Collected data
################

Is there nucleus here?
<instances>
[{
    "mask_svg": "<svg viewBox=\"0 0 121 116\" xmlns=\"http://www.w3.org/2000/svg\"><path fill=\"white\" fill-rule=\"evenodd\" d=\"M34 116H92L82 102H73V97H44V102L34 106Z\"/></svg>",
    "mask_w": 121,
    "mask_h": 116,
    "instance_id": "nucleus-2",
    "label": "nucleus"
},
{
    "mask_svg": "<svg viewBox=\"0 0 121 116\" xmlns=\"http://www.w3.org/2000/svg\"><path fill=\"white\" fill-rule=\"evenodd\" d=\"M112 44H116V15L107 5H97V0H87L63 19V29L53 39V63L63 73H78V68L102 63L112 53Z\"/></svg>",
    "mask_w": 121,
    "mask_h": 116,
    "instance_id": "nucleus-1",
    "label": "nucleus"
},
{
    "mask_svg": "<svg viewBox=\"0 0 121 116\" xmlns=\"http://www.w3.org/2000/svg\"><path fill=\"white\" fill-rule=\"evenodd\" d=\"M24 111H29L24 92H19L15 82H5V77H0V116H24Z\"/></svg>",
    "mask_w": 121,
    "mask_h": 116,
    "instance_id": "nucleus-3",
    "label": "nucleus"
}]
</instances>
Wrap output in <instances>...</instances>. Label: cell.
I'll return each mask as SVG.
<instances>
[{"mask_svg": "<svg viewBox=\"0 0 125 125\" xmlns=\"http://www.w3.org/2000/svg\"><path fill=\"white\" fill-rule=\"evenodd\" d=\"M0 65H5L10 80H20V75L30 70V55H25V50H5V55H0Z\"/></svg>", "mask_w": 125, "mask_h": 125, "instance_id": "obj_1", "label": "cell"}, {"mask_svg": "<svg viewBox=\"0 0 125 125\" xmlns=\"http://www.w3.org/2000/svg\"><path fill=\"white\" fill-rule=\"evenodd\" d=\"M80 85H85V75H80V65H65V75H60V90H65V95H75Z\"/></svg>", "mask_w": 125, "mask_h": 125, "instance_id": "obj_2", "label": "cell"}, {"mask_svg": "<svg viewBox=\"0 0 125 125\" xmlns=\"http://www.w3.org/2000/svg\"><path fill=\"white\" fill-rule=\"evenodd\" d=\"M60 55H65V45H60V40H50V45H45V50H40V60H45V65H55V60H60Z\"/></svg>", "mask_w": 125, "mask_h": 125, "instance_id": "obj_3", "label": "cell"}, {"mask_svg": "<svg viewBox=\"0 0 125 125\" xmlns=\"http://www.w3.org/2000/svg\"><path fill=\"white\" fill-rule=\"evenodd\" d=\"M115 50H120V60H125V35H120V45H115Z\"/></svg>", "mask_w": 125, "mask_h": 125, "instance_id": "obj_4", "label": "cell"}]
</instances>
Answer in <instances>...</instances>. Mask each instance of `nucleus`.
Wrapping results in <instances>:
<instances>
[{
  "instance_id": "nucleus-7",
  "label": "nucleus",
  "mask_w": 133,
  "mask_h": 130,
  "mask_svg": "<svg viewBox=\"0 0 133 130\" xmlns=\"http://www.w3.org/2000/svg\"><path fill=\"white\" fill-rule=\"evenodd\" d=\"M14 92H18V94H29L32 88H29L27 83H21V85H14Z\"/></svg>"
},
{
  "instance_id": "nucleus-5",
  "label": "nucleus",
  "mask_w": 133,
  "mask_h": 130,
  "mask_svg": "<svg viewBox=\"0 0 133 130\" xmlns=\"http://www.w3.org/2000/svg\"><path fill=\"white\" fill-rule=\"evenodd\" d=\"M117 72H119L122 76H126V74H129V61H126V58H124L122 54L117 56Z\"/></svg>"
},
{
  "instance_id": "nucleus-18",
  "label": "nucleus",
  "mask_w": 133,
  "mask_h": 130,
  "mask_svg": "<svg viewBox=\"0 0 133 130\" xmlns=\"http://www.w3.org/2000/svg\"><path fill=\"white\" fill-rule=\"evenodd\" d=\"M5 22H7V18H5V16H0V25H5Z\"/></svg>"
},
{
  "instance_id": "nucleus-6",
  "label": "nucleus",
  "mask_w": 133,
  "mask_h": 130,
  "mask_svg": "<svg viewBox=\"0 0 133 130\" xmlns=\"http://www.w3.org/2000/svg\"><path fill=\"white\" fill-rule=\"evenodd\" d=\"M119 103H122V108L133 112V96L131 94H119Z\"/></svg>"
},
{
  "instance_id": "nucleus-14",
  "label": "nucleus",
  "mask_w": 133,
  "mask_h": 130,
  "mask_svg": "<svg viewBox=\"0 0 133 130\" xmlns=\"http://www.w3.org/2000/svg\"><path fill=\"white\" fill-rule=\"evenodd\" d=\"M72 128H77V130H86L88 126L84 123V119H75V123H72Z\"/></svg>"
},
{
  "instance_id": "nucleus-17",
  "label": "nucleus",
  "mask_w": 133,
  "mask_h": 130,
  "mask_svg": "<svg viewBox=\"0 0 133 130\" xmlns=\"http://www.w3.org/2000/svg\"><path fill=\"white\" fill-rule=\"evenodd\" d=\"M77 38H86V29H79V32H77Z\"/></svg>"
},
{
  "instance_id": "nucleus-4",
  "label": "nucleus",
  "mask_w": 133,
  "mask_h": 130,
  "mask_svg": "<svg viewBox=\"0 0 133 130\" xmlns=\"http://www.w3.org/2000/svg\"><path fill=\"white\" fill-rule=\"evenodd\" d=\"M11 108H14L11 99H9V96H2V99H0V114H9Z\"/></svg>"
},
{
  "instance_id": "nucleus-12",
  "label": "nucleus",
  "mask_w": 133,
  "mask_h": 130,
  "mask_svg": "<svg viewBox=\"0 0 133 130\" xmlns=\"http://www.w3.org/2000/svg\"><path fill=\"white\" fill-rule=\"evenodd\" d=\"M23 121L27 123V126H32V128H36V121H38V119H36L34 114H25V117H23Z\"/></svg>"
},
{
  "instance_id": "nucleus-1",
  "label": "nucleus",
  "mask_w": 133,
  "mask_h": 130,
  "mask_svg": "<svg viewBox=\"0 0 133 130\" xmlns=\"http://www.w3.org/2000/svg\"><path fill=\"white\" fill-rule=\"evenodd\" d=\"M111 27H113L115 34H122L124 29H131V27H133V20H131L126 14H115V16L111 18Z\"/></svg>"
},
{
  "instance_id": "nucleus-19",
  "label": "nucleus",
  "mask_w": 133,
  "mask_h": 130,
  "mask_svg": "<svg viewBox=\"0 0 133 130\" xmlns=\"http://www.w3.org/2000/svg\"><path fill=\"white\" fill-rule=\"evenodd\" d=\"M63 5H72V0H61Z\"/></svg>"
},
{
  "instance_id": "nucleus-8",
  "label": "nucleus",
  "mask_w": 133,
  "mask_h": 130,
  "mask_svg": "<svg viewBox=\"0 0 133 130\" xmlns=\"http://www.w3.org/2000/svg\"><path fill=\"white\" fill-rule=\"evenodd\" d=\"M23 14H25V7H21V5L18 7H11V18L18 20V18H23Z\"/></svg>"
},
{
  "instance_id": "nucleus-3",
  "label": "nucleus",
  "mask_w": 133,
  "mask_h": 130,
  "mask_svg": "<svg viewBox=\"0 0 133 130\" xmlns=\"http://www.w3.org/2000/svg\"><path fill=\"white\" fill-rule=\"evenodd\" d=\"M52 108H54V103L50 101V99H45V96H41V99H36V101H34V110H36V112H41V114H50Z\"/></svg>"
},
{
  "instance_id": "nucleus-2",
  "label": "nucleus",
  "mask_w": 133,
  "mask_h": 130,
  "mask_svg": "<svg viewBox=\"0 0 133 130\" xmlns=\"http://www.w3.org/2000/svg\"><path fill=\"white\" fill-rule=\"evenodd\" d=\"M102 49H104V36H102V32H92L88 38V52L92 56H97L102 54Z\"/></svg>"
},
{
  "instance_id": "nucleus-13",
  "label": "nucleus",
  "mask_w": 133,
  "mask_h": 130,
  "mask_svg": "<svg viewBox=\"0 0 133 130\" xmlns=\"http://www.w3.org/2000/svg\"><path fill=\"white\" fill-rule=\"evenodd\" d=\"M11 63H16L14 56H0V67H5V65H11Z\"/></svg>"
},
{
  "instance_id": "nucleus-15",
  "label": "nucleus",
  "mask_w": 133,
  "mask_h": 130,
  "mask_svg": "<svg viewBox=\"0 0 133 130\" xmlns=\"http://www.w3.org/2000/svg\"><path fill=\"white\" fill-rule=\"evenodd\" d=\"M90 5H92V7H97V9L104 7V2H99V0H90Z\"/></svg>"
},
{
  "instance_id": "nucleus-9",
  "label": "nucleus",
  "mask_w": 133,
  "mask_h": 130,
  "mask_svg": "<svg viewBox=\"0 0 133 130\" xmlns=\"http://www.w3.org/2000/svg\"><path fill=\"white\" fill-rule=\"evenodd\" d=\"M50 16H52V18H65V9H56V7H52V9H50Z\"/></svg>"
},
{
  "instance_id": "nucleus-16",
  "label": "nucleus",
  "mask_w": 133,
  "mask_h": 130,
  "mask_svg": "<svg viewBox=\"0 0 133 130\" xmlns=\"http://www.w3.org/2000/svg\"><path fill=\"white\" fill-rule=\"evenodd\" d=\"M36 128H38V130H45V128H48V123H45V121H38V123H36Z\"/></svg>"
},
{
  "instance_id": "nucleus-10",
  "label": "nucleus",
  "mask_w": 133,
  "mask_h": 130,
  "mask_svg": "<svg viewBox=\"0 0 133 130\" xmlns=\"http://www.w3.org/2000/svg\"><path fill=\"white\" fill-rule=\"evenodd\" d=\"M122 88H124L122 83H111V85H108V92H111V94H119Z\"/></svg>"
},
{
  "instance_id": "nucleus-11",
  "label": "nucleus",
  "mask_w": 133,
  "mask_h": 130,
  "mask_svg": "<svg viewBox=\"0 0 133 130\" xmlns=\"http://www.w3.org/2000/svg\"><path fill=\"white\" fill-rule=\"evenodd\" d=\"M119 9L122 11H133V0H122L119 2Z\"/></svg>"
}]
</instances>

################

Request —
Please identify every line in the items above that contains the string "cell", and copy each of those lines in full.

Final answer —
Wrap output in <instances>...</instances>. Label: cell.
[{"mask_svg": "<svg viewBox=\"0 0 125 125\" xmlns=\"http://www.w3.org/2000/svg\"><path fill=\"white\" fill-rule=\"evenodd\" d=\"M0 65H5L10 80H20V75L30 70V55H25V50H5V55H0Z\"/></svg>", "mask_w": 125, "mask_h": 125, "instance_id": "obj_1", "label": "cell"}, {"mask_svg": "<svg viewBox=\"0 0 125 125\" xmlns=\"http://www.w3.org/2000/svg\"><path fill=\"white\" fill-rule=\"evenodd\" d=\"M80 85H85V75H80V65H65V75H60V90H65V95H75Z\"/></svg>", "mask_w": 125, "mask_h": 125, "instance_id": "obj_2", "label": "cell"}, {"mask_svg": "<svg viewBox=\"0 0 125 125\" xmlns=\"http://www.w3.org/2000/svg\"><path fill=\"white\" fill-rule=\"evenodd\" d=\"M60 55H65V45H60V40H50V45H45V50H40V60H45V65H55V60H60Z\"/></svg>", "mask_w": 125, "mask_h": 125, "instance_id": "obj_3", "label": "cell"}, {"mask_svg": "<svg viewBox=\"0 0 125 125\" xmlns=\"http://www.w3.org/2000/svg\"><path fill=\"white\" fill-rule=\"evenodd\" d=\"M115 50H120V60H125V35H120V45H115Z\"/></svg>", "mask_w": 125, "mask_h": 125, "instance_id": "obj_4", "label": "cell"}]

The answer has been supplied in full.